I’ve been banging my head up against a wall with this one. We have installed the latest PGI cuda-F compilers (11.5 and 11.6) and the latest cuda toolkits (3.2 and 4.0), all under modules so we can test one against another.
We have three machines, one with C1060s, one with GTX480s and one with GTX580s.
My code compiles fine under 11.6 and cuda 3.2 or cuda 4.0 (also fine with 11.5 and 3.2) on all the machines, all using the same OS.
My code runs fine on the C1060 machine with or without compilation using the -fast option.
However, on the GTX480 and GTX580 cards, if I compile with -fast, my code crashes with a typical cuda error:
0: copyout Memcpy (host=0x2cd32290, dev=0x202320000, size=131072) FAILED: 4(unspecified launch failure)
It runs fine however without the -fast option, and neeless to say, it runs fine in the emulator.
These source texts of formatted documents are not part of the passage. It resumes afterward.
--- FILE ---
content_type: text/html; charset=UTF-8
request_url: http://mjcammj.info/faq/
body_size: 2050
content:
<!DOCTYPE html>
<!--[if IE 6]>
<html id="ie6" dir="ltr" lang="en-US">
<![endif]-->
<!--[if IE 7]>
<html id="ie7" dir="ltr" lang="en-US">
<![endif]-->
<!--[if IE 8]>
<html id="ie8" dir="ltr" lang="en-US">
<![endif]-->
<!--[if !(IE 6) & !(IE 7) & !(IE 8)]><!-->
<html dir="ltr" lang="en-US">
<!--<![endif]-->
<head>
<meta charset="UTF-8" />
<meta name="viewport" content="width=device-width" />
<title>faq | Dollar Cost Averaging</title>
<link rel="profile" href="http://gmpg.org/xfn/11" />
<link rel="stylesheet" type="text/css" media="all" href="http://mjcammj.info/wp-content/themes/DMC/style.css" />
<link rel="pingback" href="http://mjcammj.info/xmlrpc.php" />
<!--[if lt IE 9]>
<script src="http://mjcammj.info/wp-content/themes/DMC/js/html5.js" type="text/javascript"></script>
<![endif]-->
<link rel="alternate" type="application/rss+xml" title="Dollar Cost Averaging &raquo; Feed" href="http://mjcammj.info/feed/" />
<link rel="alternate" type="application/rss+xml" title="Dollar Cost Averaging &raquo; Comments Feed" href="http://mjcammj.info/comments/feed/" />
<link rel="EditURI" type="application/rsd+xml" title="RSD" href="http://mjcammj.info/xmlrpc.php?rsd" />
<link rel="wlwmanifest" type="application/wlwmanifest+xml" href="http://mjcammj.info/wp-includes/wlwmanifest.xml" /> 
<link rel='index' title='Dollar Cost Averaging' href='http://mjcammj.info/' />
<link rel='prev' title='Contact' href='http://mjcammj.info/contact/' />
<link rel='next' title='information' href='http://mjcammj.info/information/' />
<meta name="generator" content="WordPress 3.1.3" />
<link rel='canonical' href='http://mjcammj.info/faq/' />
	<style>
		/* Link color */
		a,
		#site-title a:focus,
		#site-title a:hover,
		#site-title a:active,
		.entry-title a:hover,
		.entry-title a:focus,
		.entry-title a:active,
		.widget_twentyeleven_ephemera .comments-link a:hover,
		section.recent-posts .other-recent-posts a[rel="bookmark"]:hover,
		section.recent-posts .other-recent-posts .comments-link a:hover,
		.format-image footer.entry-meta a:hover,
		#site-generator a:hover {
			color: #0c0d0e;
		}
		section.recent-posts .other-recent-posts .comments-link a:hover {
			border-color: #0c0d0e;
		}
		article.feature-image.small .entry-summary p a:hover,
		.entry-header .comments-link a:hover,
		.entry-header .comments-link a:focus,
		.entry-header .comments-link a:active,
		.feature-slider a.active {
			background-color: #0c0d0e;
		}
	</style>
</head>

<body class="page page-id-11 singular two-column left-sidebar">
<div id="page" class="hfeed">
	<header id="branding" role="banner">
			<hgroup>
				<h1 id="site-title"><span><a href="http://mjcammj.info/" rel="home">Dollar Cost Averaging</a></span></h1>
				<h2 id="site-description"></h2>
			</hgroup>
It also runs fine on the GTX480 and 580 using PGI10.9 and cuda3.1. Unfortunately, -fast gives me a 70% speedup (yeah, maybe I could try harder…). Having spent about 20 hours solid trying to identify if I have made a mistake somewhere, I am coming to the conclusion that it may be the optimization that’s got a bug in it.
My code is ~16K lines long - I could try stripping it down, and indeed have done this, however I always come up against a brick wall before it gets to a small amount of code. The code crashes when it tries to pass device data to a device function/subroutine.
Can anyone give me some advice as to how I might proceed?